WORK INSTRUCTIONS: Collect each line in the records that contains the word "nearer".

DATA FOR THIS EXERCISE:
==*==
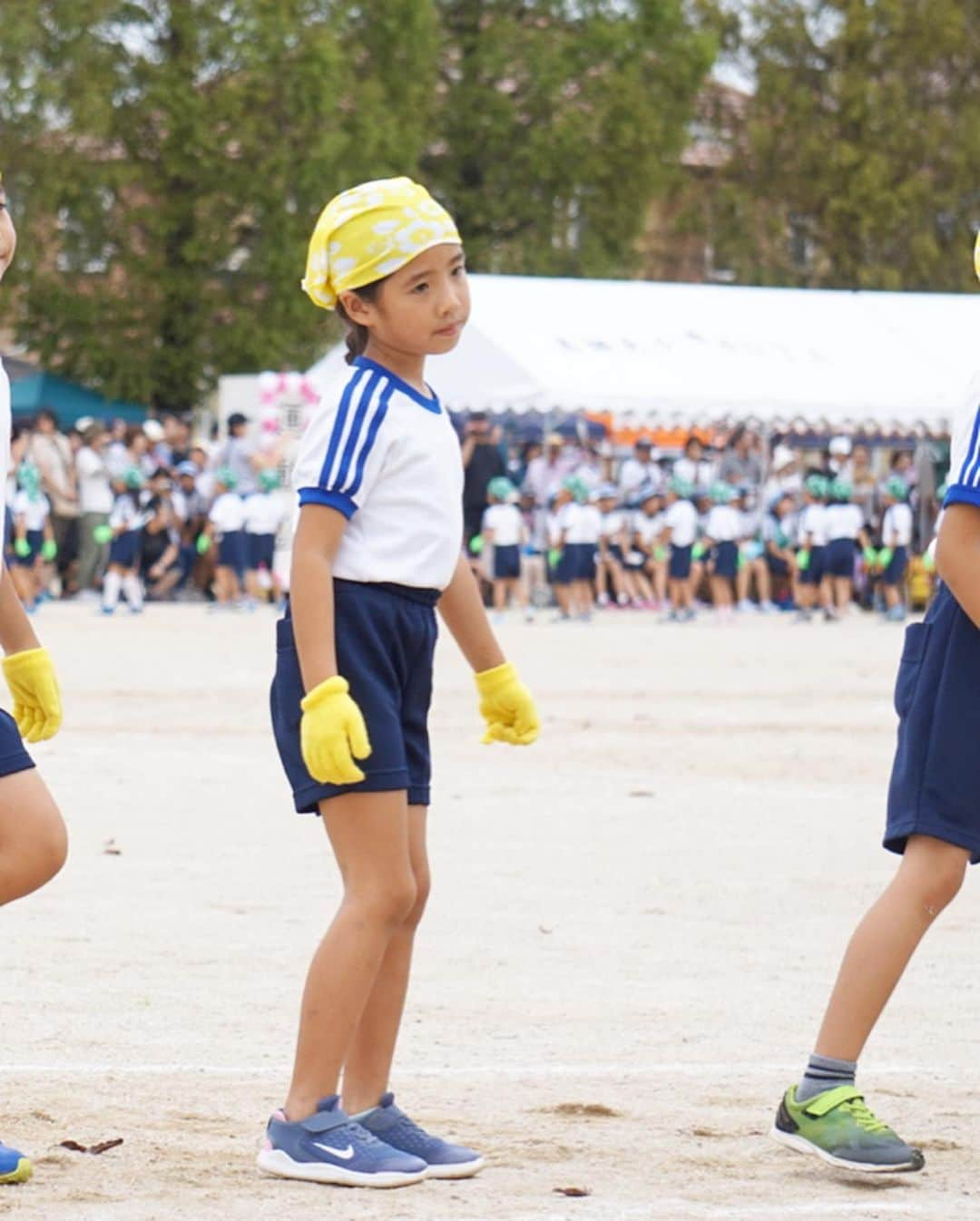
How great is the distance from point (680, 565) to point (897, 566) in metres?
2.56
==*==
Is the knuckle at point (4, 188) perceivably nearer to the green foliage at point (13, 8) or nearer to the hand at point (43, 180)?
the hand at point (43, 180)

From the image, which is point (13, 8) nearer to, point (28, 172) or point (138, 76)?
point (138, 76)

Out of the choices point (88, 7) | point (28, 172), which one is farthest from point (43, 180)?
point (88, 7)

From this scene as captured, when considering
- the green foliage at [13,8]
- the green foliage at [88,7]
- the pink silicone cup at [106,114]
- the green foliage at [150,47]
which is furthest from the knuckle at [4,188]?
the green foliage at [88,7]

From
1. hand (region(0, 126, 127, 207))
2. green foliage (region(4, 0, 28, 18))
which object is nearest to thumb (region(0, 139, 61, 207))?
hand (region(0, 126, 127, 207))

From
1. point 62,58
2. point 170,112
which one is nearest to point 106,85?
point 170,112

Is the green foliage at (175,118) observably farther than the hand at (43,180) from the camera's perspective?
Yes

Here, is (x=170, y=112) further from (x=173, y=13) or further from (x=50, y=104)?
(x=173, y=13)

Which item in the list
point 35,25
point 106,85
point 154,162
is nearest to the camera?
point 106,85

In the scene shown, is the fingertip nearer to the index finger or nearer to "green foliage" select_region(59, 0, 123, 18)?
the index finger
==*==
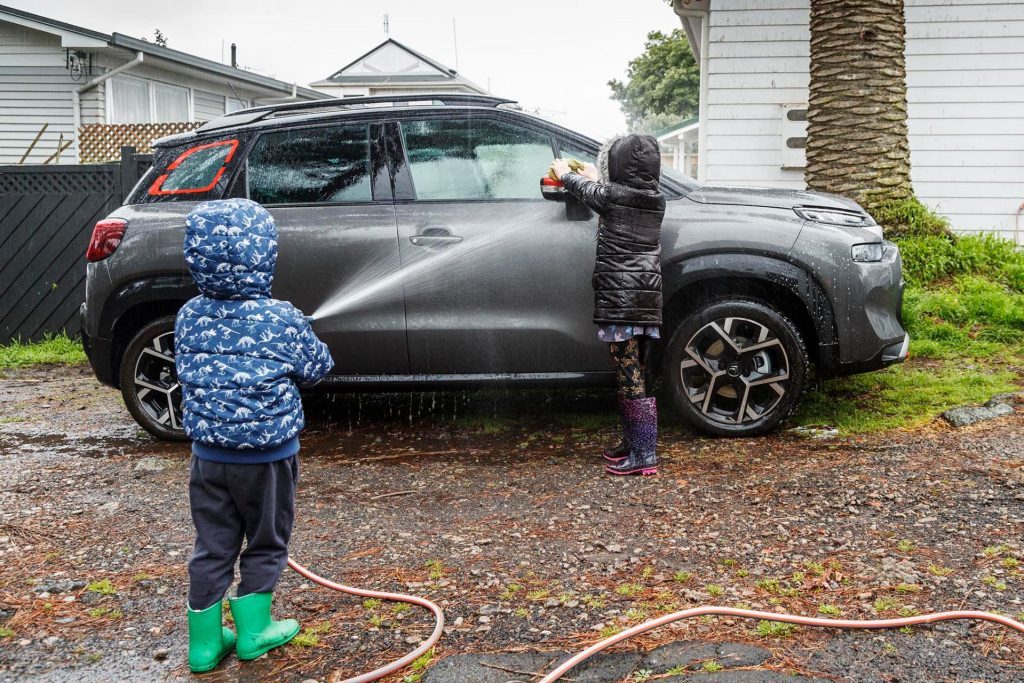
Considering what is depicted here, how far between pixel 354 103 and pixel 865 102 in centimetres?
==*==
TASK SOLUTION:
Is the knuckle at point (4, 188) perceivably nearer to the green foliage at point (13, 8) or nearer to the hand at point (43, 180)?
From the image, which is point (13, 8) nearer to, point (28, 172) or point (138, 76)?
In the scene shown, is the fingertip nearer to the index finger or nearer to "green foliage" select_region(59, 0, 123, 18)?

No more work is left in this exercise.